Ce fut Thomas Lynches qui rentra le premier à Marseille pour
épouser la fille de l'armateur. Et quand on lui demanda ce qu'était
devenu son compagnon, il assura que Carlin Didier vivait parmi les tribus
arabes de la région des lacs, et s'était épris
d'une femme Ouled-Diab... Il est bien probable que la disparition de
Didier avait une cause moins romanesque et plus tragique... Peu importe.
Thomas Lynches épousa la belle et l'emmena, dit-on, au Bastion
de France. Une jolie fille parmi tant de forbans, on se doute que cela
ne devait pas aller sans tourments : Thomas fut tué, on ne sait
comment, et sa femme fut sans doute la femme de tous les bandits du
Bastion.
Quel beau roman à construire avec cette légende, au milieu
de ce pays étonnamment beau, dans les forêts de la région
de La Calle, sur la côte profondément découpée
ou frangée de plages immenses, parmi le décor fantastique
des lacs, dans cette atmosphère toute préparée
pour le drame qui s'y est peut-être réellement joué.
Mais il y a d'autres raisons d'aimer cette contrée et de la visiter.
Le touriste ne se contente pas de souvenirs historiques ou légendaires.

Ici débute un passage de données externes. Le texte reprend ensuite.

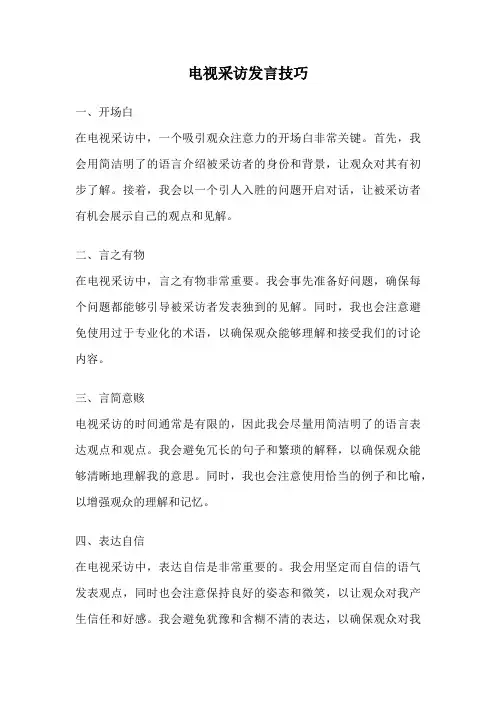 电视采访发言技巧

一、开场白

在电视采访中，一个吸引观众注意力的开场白非常关键。首先，我会用简洁明了的语言介绍被采访者的身份和背景，让观众对其有初步了解。接着，我会以一个引人入胜的问题开启对话，让被采访者有机会展示自己的观点和见解。

二、言之有物

在电视采访中，言之有物非常重要。我会事先准备好问题，确保每个问题都能够引导被采访者发表独到的见解。同时，我也会注意避免使用过于专业化的术语，以确保观众能够理解和接受我们的讨论内容。

三、言简意赅

电视采访的时间通常是有限的，因此我会尽量用简洁明了的语言表达观点和观点。我会避免冗长的句子和繁琐的解释，以确保观众能够清晰地理解我的意思。同时，我也会注意使用恰当的例子和比喻，以增强观众的理解和记忆。

四、表达自信

在电视采访中，表达自信是非常重要的。我会用坚定而自信的语气发表观点，同时也会注意保持良好的姿态和微笑，以让观众对我产生信任和好感。我会避免犹豫和含糊不清的表达，以确保观众对我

Il est peu de villes maritimes qui joignent à ces attraits ceux
d'un climat aussi vigorant et d'une aussi riche variété
dans le décor.
Quoiqu'il en soit, espérons que le monument à Sanson Napollon
et à ses prédécesseurs s'élève bientôt
sous les palmiers de la promenade de La Calle, face à la presqu'île,
en cet endroit du port où nous a conduit dernièrement
M. Barris du Penher, maire et délégué financier
de I.a Calle, en nous entretenant des richesses de ce pays qu'il aime
tant et dont l'amitié lui est si précieuse.